(begin)
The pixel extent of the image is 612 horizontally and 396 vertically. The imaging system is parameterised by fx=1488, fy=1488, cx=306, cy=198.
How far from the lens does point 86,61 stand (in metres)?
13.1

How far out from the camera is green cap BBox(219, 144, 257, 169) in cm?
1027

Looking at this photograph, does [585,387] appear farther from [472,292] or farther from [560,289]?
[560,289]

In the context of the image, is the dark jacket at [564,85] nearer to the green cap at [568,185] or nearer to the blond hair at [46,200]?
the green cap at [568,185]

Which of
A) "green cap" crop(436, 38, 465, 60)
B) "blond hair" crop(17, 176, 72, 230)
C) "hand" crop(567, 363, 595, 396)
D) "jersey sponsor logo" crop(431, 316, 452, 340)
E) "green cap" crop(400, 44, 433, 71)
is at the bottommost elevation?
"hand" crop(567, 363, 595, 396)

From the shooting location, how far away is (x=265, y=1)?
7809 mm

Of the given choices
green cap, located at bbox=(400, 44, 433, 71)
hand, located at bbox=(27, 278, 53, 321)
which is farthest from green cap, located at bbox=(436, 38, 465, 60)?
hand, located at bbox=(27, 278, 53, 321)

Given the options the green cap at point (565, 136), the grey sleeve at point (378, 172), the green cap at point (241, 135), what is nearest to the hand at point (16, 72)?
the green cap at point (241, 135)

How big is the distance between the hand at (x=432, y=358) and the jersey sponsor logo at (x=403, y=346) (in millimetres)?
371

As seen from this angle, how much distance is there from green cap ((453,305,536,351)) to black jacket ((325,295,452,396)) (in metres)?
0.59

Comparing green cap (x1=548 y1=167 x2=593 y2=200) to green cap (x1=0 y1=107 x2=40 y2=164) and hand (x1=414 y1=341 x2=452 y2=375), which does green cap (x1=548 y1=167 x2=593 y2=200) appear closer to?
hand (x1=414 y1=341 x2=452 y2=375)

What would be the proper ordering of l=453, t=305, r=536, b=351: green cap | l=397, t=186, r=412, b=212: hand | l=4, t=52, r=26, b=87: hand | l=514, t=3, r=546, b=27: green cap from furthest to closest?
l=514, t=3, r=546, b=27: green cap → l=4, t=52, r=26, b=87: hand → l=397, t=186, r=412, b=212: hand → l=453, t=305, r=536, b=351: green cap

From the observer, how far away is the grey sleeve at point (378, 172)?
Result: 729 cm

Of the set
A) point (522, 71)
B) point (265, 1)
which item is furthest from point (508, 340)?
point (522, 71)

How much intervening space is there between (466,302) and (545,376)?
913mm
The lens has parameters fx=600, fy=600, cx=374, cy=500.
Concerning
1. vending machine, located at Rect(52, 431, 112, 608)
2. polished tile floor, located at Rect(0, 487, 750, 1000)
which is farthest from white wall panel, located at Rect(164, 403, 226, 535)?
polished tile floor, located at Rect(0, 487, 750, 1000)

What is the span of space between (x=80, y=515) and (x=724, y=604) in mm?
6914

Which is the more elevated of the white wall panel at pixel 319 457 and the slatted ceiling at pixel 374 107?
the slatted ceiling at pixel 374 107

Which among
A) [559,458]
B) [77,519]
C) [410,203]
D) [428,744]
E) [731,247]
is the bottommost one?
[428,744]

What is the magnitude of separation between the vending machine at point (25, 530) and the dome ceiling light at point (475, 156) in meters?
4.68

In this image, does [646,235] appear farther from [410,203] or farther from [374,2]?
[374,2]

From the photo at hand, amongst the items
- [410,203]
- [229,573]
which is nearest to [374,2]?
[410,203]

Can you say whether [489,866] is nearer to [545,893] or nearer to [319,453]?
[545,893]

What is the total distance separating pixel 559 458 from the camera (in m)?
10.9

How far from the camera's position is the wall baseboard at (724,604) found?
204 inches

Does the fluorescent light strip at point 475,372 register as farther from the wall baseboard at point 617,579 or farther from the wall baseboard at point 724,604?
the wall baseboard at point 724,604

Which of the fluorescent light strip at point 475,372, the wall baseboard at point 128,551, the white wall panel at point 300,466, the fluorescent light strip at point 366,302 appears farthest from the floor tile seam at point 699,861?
(end)
### TASK DIRECTIONS
Please reproduce all of the entries exactly as they stand.

### RESPONSE FOR THIS EXERCISE
The pixel extent of the image is 612 horizontally and 396 vertically. The imaging system is parameterised by fx=1488, fy=1488, cx=306, cy=198.
How far from the lens does point 86,61 stand (in metres)?
13.1

How far out from the camera is green cap BBox(219, 144, 257, 169) in cm?
1027

Looking at this photograph, does [585,387] appear farther from [472,292] or farther from [560,289]?
[560,289]

In the context of the image, is the dark jacket at [564,85] nearer to the green cap at [568,185] or nearer to the blond hair at [46,200]?
the green cap at [568,185]

Which of
A) "green cap" crop(436, 38, 465, 60)
B) "blond hair" crop(17, 176, 72, 230)
C) "hand" crop(567, 363, 595, 396)
D) "jersey sponsor logo" crop(431, 316, 452, 340)
E) "green cap" crop(400, 44, 433, 71)
is at the bottommost elevation?
"hand" crop(567, 363, 595, 396)

From the shooting location, how far away is (x=265, y=1)?
7809 mm

Of the given choices
green cap, located at bbox=(400, 44, 433, 71)
hand, located at bbox=(27, 278, 53, 321)
which is farthest from green cap, located at bbox=(436, 38, 465, 60)?
hand, located at bbox=(27, 278, 53, 321)

Given the options the green cap at point (565, 136), the grey sleeve at point (378, 172), the green cap at point (241, 135), what is nearest to the hand at point (16, 72)?
the green cap at point (241, 135)

How big is the distance between the hand at (x=432, y=358) and the jersey sponsor logo at (x=403, y=346) (in millimetres)?
371

As seen from this angle, how much distance is there from green cap ((453,305,536,351)) to black jacket ((325,295,452,396)) (in metres)?
0.59

Comparing green cap (x1=548 y1=167 x2=593 y2=200) to green cap (x1=0 y1=107 x2=40 y2=164) and hand (x1=414 y1=341 x2=452 y2=375), which does green cap (x1=548 y1=167 x2=593 y2=200) appear closer to?
hand (x1=414 y1=341 x2=452 y2=375)

What would be the proper ordering of l=453, t=305, r=536, b=351: green cap | l=397, t=186, r=412, b=212: hand | l=4, t=52, r=26, b=87: hand | l=514, t=3, r=546, b=27: green cap from furthest to closest?
l=514, t=3, r=546, b=27: green cap → l=4, t=52, r=26, b=87: hand → l=397, t=186, r=412, b=212: hand → l=453, t=305, r=536, b=351: green cap

From the observer, how far away is the grey sleeve at point (378, 172)?
Result: 729 cm

Of the set
A) point (522, 71)
B) point (265, 1)
which item is furthest from point (508, 340)?
point (522, 71)

How much intervening space is there between (466,302) and (545,376)?
913mm
The lens has parameters fx=600, fy=600, cx=374, cy=500.
Concerning
1. vending machine, located at Rect(52, 431, 112, 608)
2. polished tile floor, located at Rect(0, 487, 750, 1000)
which is farthest from white wall panel, located at Rect(164, 403, 226, 535)?
polished tile floor, located at Rect(0, 487, 750, 1000)

What is the span of space between (x=80, y=515) and (x=724, y=604) in mm?
6914

Which is the more elevated of the white wall panel at pixel 319 457 and the slatted ceiling at pixel 374 107?
the slatted ceiling at pixel 374 107

Which among
A) [559,458]
B) [77,519]
C) [410,203]
D) [428,744]
E) [731,247]
is the bottommost one?
[428,744]

What is the magnitude of separation between the vending machine at point (25, 530) and the dome ceiling light at point (475, 156) in meters?
4.68

In this image, does [646,235] appear farther from [410,203] or farther from [374,2]?
[374,2]

From the photo at hand, amongst the items
- [410,203]
- [229,573]
which is nearest to [374,2]?
[410,203]

Can you say whether [489,866] is nearer to [545,893] or nearer to [319,453]?
[545,893]

What is the total distance separating pixel 559 458 from the camera (in m)?
10.9

How far from the camera's position is the wall baseboard at (724,604) found?
204 inches

Does the fluorescent light strip at point 475,372 register as farther from the wall baseboard at point 617,579 or farther from the wall baseboard at point 724,604?
the wall baseboard at point 724,604

Which of the fluorescent light strip at point 475,372, the wall baseboard at point 128,551, the white wall panel at point 300,466, the fluorescent light strip at point 366,302 appears farthest from the floor tile seam at point 699,861?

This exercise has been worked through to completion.